国民健康保険の場合、保険料は年間最大で89万円となっていますが、健康保険の場合は年間で192万円の保険料が必要となります。
尚、この保険料は法人と従業員が折半で払うことになっていることから、法人負担も大きくなります。
従業員の雇用を増やせば増やす程その負担が大きくなることに注意する必要があります。
住民税の均等割りがある
住民税の均等割りとは、会社を作った際に生じる「道府県民税」「市町村民税」で、固定費のようなものです。
これは会社が存在するだけで課税されるので、個人事業主の時には無かった税金が増えることになります。

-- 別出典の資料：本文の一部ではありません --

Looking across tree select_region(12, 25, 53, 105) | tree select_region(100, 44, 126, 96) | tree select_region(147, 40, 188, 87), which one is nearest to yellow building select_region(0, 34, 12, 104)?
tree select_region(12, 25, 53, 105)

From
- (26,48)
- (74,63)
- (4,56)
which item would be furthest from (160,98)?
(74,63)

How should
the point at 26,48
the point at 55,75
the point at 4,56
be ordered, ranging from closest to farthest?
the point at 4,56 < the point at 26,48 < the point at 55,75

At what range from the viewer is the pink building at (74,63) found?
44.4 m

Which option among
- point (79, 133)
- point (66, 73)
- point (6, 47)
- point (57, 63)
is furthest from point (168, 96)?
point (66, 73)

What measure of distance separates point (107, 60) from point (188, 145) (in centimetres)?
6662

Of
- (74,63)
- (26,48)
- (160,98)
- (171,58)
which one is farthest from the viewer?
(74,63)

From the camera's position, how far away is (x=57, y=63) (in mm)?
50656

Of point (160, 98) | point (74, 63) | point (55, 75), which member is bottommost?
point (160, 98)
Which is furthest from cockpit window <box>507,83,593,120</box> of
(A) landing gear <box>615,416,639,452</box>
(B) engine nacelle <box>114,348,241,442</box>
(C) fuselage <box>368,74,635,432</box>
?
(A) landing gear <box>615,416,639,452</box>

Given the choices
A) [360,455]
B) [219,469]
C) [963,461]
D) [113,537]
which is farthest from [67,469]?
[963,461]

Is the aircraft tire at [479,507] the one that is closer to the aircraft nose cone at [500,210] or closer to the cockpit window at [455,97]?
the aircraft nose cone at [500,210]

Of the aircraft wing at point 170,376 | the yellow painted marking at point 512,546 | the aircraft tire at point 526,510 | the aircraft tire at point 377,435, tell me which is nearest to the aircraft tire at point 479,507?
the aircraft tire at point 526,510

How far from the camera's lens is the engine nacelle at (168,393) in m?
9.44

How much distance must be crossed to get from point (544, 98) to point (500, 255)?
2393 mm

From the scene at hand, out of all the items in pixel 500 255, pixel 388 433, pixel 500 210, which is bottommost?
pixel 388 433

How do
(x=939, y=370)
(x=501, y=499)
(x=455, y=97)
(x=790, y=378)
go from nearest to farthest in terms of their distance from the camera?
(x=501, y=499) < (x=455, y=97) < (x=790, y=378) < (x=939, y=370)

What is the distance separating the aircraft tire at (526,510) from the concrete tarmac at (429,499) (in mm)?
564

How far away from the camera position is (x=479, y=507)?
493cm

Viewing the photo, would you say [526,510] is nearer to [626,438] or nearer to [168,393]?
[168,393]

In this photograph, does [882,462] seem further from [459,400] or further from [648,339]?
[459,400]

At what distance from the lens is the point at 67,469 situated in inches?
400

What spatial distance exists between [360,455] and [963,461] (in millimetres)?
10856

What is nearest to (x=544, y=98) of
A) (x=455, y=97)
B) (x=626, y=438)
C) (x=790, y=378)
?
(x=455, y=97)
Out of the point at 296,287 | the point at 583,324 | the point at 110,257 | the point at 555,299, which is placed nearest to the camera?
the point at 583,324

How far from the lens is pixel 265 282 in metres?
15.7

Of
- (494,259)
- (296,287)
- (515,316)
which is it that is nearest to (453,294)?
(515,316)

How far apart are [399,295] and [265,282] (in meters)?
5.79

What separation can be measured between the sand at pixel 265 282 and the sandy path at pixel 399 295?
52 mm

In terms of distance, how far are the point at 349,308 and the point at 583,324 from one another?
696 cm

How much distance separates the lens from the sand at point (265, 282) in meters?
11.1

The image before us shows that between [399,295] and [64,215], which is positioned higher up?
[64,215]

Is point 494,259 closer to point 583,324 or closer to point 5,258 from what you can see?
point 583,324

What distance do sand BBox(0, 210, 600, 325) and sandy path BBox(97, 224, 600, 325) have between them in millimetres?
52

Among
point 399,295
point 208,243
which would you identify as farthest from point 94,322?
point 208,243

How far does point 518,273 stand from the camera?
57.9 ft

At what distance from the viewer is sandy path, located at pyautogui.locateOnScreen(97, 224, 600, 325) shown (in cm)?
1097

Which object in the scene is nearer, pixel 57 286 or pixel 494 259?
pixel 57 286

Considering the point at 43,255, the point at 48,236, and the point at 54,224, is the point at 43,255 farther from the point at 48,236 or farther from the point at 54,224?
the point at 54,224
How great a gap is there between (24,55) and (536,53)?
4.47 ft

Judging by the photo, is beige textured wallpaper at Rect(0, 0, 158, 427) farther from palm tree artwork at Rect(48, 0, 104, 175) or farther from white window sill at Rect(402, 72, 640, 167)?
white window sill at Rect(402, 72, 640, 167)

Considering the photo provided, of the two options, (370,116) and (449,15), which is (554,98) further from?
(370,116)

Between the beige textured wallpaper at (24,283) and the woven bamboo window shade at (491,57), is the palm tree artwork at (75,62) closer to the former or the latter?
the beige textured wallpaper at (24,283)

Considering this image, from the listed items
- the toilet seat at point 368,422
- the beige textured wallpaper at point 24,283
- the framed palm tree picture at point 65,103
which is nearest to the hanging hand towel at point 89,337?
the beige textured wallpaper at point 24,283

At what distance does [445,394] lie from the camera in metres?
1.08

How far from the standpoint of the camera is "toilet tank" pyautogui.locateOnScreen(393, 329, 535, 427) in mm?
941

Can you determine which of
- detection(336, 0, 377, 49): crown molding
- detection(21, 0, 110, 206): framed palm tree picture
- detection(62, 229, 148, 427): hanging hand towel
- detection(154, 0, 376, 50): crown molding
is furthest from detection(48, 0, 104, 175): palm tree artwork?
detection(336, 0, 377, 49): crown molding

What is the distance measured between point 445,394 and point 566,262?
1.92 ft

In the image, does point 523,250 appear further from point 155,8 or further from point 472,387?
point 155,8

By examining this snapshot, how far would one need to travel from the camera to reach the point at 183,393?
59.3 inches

尚、均等割りの金額は自治体によって異なるため、法人登記・営業所のある市町村に確認してみることをおすすめします。
【東京23区の場合】
均等割りの最低金額は7万円
また、平成26年度から開始する法人には「地方法人税」が創設されました。
本税金は、法人税率の4.4%に設定されていましたが、令和元年の10月1日以降に開始する法人に対しては10.3%に引き上げがされているため注意が必要です。
各種契約料金がかかる
プロバイダ契約、銀行のネットバンキングサービス等法人名義で契約することが可能になりますが、各種契約料金は個人で契約するよりも高くなることが多いです。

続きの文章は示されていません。